Bloomberg News issues correction after Trump campaign calls report on canceling Florida ads ‘horribly wrong’

Bloomberg News issued a correction on a story about the Trump campaign canceling millions of dollars in Florida ad spending after President Trump’s reelection campaign pushed back on the report.

On Tuesday, Bloomberg reported the Trump campaign canceled $5.5 million in Florida advertising in the two weeks leading up to Election Day and that the president only has $350,275 budgeted for such ads. Tim Murtaugh, Trump’s communications director, blasted the story in a Tuesday afternoon statement.

He called the report “horribly wrong” and said the story “should never have been written.” Murtaugh went on to say that “the campaign, with the RNC coordinated buy, is up with a seven figure buy in Florida on broadcast TV alone.”

“In addition in Florida, we are up with six figures in local cable, six figures in Spanish language, and six figures on radio. Our ad buying week by week in the state has been consistent, and the reporting on this issue demonstrates a clear misunderstanding of how ad buying works,” he added.

Following Murtaugh’s denunciation, Bloomberg issued a correction “to include context that was missing from earlier version on additional spending planned by the Republican National Committee on Trump’s behalf,” the outlet said in a note affixed to the bottom of the story.

The report was updated to include a new paragraph to say: “The RNC is picking up some of that slack, buying $4 million in ads beginning last week. It’s now airing an ad in Florida attacking Biden on Medicare, falsely claiming that the Biden health care plan would eliminate private health insurance.”

Bloomberg had reported that since Labor Day, the Biden campaign added $197 million to its national advertising budget, while the Trump campaign cut $24 million.
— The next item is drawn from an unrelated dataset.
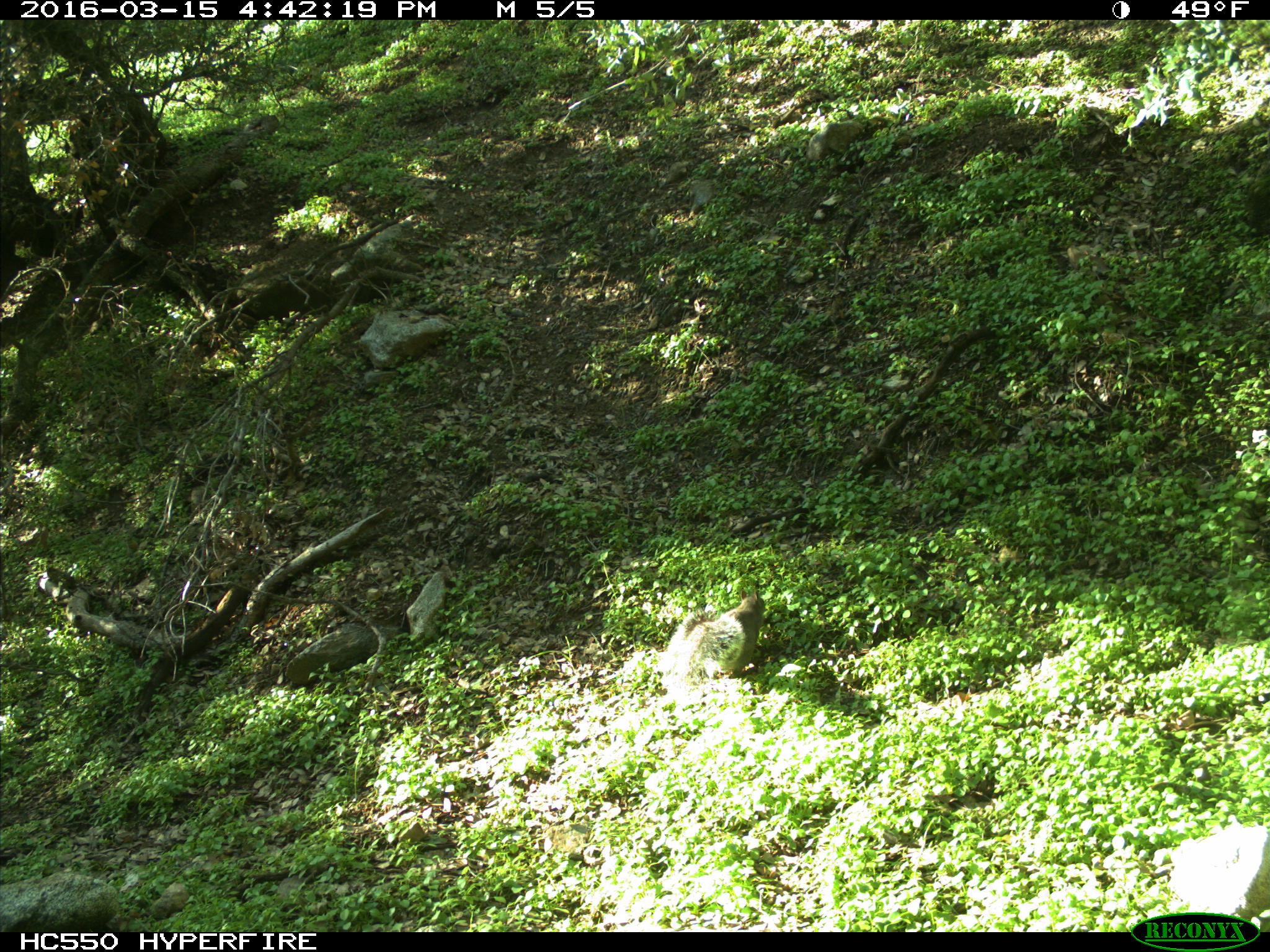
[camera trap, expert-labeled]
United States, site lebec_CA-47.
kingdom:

Murtaugh said that last week the campaign “announced a $55 million buy over the final two weeks, which is a 40 percent increase over our previous levels. Just yesterday, we added $6 million on top of that for the final week.”

He said that the campaign is running ads in a dozen states, including Florida, as well as running ads nationally.

During a Tuesday call with reporters, Murtaugh said he is confident the campaign will be able to win the Sunshine State because of its vigorous “ground game.”

“You have to have a ground game. Joe Biden does not have one. The president does,” Murtaugh said Tuesday. “That’s why you saw the president close the gap in Florida.”

He added, “Florida is going to go the president’s way.”

According to a RealClearPolitics average of Florida polls, Trump is leading Biden in the state by a razor-thin 0.4-point margin. Average polling data from the past few months shows this is the first time that Trump has overtaken the former vice president.

According to NPR, in the first half of October, Biden’s campaign and the Democratic National Committee raised $167 million. Trump and the Republican National Committee raised $82 million during the same period.

With one week until the election, Trump crisscrossed the country, hosting his signature “Make America Great Again” rallies in battleground states such as Pennsylvania, Michigan, Florida, Ohio, and Wisconsin.

Biden was campaigning in Georgia on Tuesday, a state that Democrats have not won since the 1990s but one that the campaign thinks it has a shot at capturing. RealClearPolitics shows Biden within striking distance of Trump, who leads by less than a 1-point margin.